> [What is required]: Using the records that appear below, write out exactly the lines from the one with "[SDO/AIA 131 Å" through the one with "px: (325, 221)", keeping both end lines.

> [Provided material]:
==*==
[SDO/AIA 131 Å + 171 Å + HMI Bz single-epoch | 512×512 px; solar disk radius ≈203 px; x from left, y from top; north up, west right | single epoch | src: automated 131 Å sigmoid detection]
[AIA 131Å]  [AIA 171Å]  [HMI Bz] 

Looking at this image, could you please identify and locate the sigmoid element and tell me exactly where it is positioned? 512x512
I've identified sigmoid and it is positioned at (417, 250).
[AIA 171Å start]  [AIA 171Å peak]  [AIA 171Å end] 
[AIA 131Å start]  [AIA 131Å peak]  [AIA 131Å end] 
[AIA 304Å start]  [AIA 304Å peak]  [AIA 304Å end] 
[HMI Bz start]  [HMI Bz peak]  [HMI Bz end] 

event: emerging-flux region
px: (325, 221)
==*==
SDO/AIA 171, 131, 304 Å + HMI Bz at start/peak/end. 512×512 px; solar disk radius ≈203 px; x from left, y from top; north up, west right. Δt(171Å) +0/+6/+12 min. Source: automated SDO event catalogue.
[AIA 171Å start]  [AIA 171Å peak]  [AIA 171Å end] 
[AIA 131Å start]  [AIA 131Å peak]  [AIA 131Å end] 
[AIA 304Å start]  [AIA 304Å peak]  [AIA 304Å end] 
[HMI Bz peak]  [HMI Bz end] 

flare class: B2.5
==*==
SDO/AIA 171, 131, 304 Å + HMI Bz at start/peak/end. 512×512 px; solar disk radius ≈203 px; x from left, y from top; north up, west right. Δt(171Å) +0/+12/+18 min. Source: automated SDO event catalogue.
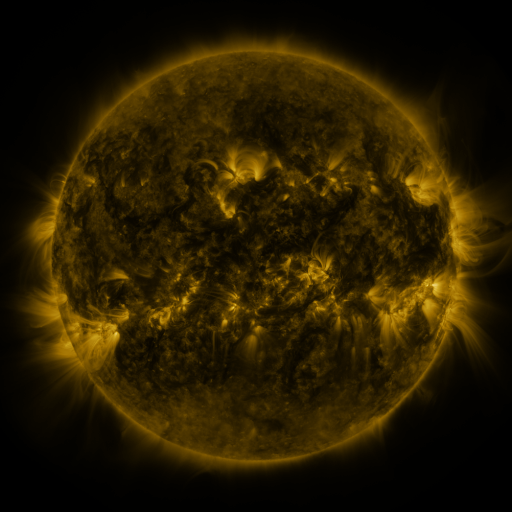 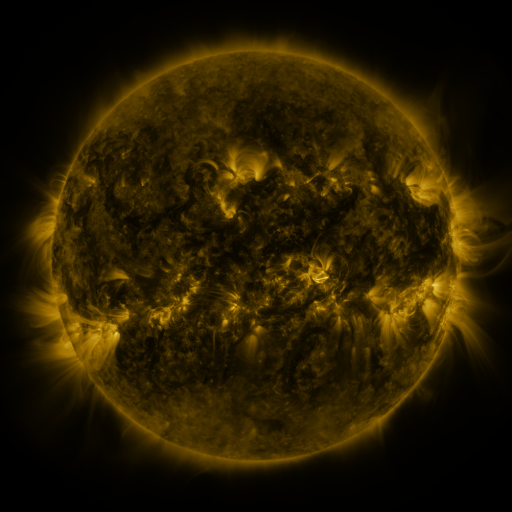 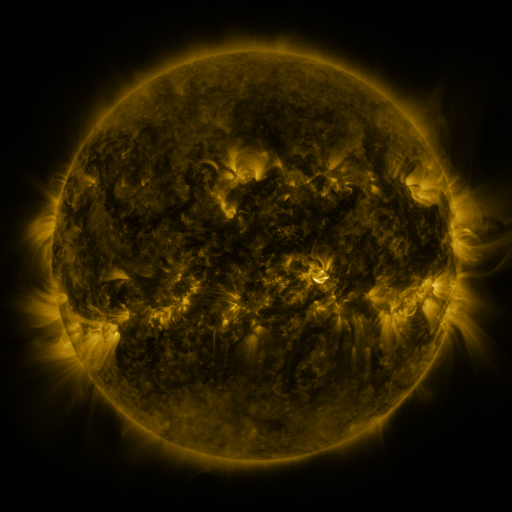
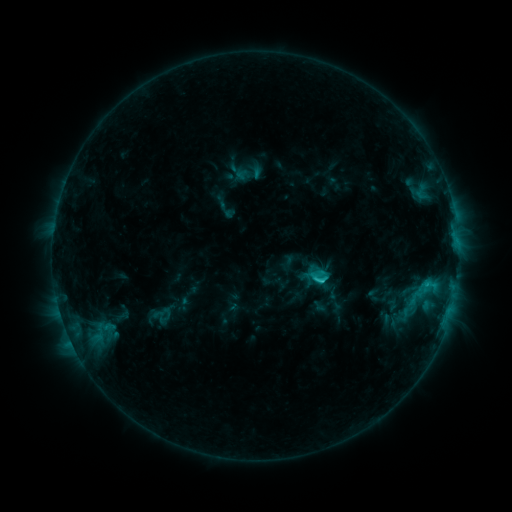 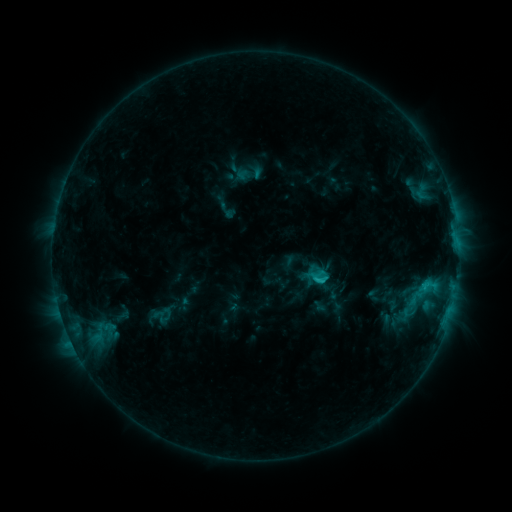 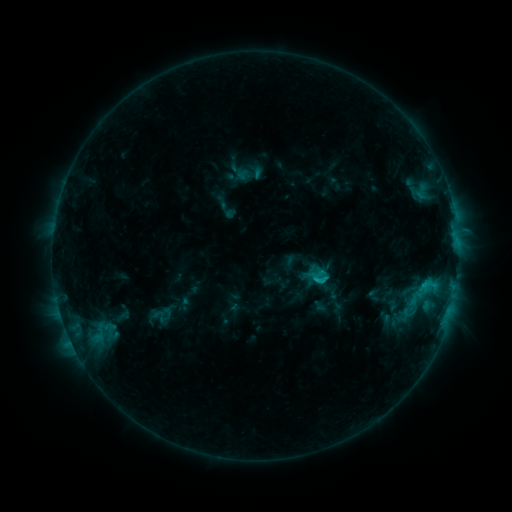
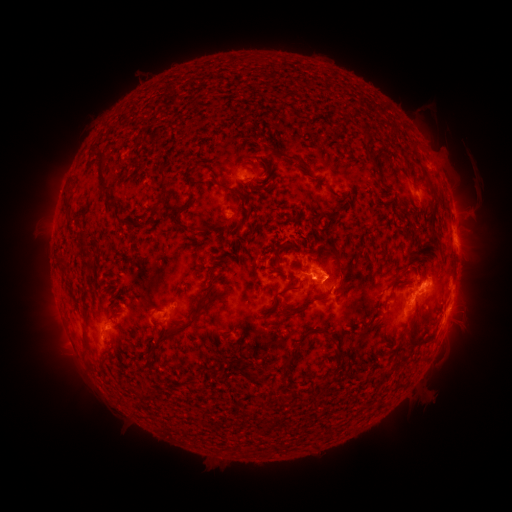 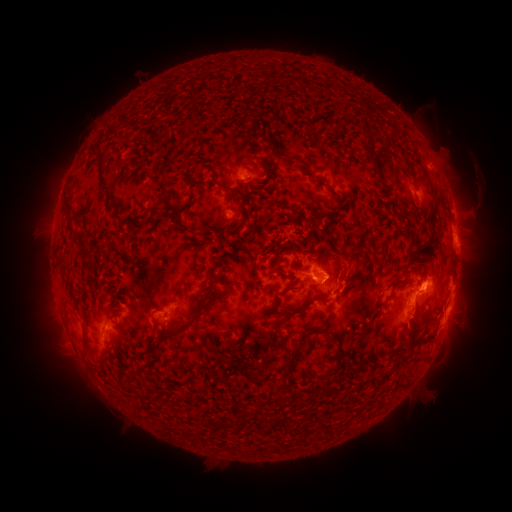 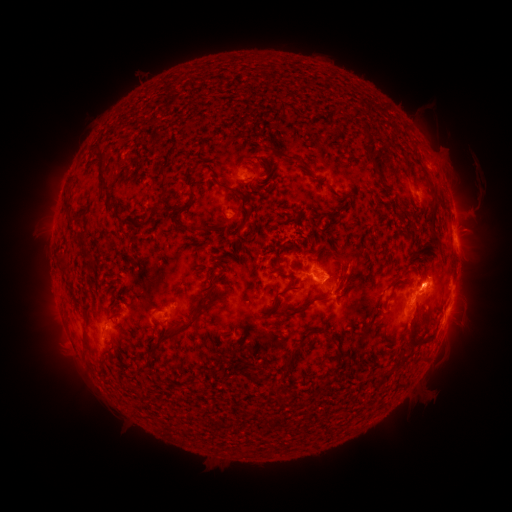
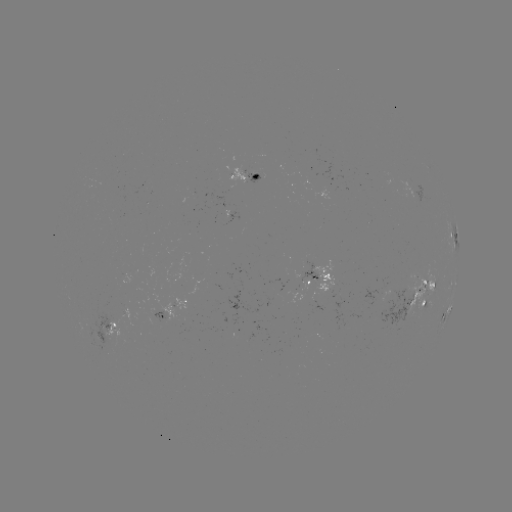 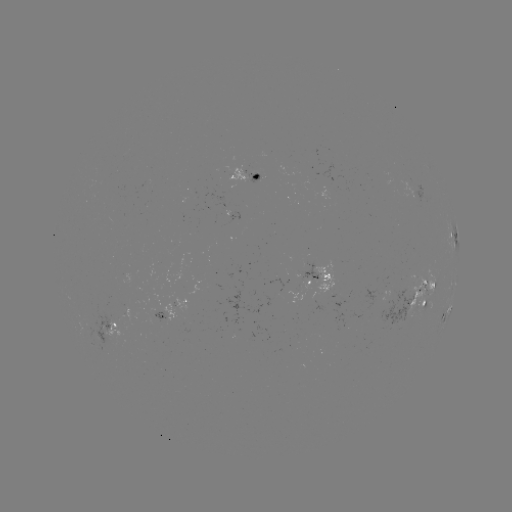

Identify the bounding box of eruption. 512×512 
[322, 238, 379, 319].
==*==
> [Result for this task]:
[SDO/AIA 131 Å + 171 Å + HMI Bz single-epoch | 512×512 px; solar disk radius ≈203 px; x from left, y from top; north up, west right | single epoch | src: automated 131 Å sigmoid detection]
[AIA 131Å]  [AIA 171Å]  [HMI Bz] 

Looking at this image, could you please identify and locate the sigmoid element and tell me exactly where it is positioned? 512x512
I've identified sigmoid and it is positioned at (417, 250).
[AIA 171Å start]  [AIA 171Å peak]  [AIA 171Å end] 
[AIA 131Å start]  [AIA 131Å peak]  [AIA 131Å end] 
[AIA 304Å start]  [AIA 304Å peak]  [AIA 304Å end] 
[HMI Bz start]  [HMI Bz peak]  [HMI Bz end] 

event: emerging-flux region
px: (325, 221)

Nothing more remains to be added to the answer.